Tom: False website reviews are an interesting application, and one that I’ve been keeping my eye on. I noticed the New York Times recently covered some of your work in this area. This type of text analytics research seems to be much more difficult than most people think. Can you tell us a bit about this problem from the text analytics perspective, and how it is different from simpler use cases like identifying spam email for instance?

Bing: Indeed, this is a very difficult problem. My group began to work on it in around 2006 or 2007 as we realized this was an important problem and would become more and more important. When we started to do it, we realized it was really hard. The main difficulty lies in the fact that it is very hard, if not impossible, to recognize fake reviews manually as it is fairly easy to craft a fake review and pose it as a genuine one. Email spam detection is a much easier problem because you will immediately recognize a spam mail when you see one.
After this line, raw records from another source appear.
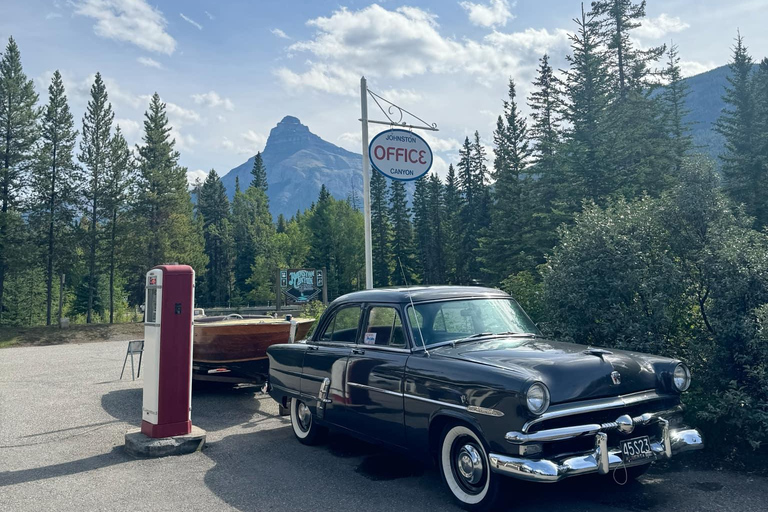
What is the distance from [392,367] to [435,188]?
6205 centimetres

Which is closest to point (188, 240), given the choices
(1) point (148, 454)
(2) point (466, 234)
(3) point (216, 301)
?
(2) point (466, 234)

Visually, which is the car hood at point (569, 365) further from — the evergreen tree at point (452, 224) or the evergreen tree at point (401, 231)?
the evergreen tree at point (401, 231)

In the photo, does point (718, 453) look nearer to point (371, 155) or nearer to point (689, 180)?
point (689, 180)

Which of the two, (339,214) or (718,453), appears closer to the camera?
(718,453)

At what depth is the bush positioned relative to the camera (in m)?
5.66

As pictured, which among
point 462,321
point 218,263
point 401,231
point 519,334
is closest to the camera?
point 462,321

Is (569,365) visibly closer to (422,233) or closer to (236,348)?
(236,348)

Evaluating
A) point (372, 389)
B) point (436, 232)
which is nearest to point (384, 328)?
point (372, 389)

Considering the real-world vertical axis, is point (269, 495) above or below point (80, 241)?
below

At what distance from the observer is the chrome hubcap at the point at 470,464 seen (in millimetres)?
4379

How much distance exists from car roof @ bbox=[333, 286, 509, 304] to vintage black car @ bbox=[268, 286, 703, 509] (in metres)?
0.01

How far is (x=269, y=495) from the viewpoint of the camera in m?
5.00

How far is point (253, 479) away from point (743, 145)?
4027cm

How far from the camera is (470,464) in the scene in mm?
4430
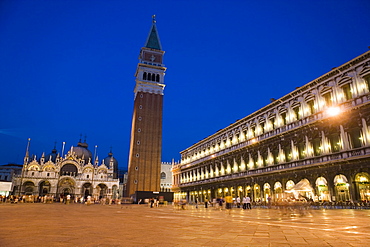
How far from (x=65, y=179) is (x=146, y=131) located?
1211 inches

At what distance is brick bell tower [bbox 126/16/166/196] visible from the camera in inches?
2559

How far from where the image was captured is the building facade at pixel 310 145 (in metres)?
22.9

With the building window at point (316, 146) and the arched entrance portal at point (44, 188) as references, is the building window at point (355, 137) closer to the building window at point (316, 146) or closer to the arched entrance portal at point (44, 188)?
the building window at point (316, 146)

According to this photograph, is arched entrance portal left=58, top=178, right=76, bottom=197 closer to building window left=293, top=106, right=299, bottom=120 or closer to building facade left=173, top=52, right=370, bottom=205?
building facade left=173, top=52, right=370, bottom=205

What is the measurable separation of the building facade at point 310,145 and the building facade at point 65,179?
48.3 meters

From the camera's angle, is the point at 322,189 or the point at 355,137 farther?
the point at 322,189

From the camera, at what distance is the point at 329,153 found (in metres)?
25.3

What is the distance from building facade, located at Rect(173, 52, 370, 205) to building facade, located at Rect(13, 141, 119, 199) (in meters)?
48.3

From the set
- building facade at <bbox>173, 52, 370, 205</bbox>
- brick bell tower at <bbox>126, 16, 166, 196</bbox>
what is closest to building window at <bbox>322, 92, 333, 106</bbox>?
building facade at <bbox>173, 52, 370, 205</bbox>

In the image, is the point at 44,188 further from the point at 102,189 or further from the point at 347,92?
the point at 347,92

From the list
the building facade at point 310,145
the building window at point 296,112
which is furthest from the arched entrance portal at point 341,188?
the building window at point 296,112

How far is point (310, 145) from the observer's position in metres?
27.6

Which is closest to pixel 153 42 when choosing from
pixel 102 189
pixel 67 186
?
pixel 102 189

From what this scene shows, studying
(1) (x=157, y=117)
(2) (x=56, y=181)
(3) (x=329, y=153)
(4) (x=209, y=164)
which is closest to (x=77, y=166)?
(2) (x=56, y=181)
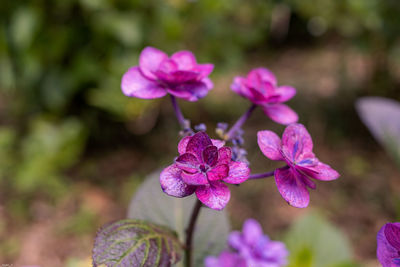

This means that spam and non-spam emails have clear differences, and that it is easy to produce training data for machine learning algorithms in order to produce predictive models and to evaluate the models.

However, for fake reviews, if one writes them very carefully, it is hard to recognize them just by reading the review text. In the extreme case, this is an impossible task logically. For example, one can write a genuine review for a good restaurant and post it as a fake review for a bad restaurant in order to promote the bad restaurant. There is no way to detect this fake review without considering information beyond the review text itself simply because one review cannot be both truthful and fake at the same time.

Tom: What do you see as some of the applications of this type of research?

Bing: Review hosting sites or any general social media sites all want their reviews and user comments to be trustworthy. They are thus interested in fake review detection algorithms. All text analytics systems that use reviews or any opinion data need to worry about this problem too. Social media is here to stay. Its content is also being used more and more in applications.

Something has to be done to ensure the integrity of this valuable source of information before it becomes full of fake opinions, lies and deceptive information. After all, there are strong motivations for businesses and individuals to post fake reviews for profit and fame. It is also easy and cheap to do so. Writing fake reviews has already become a very cheap way of marketing and product promotion.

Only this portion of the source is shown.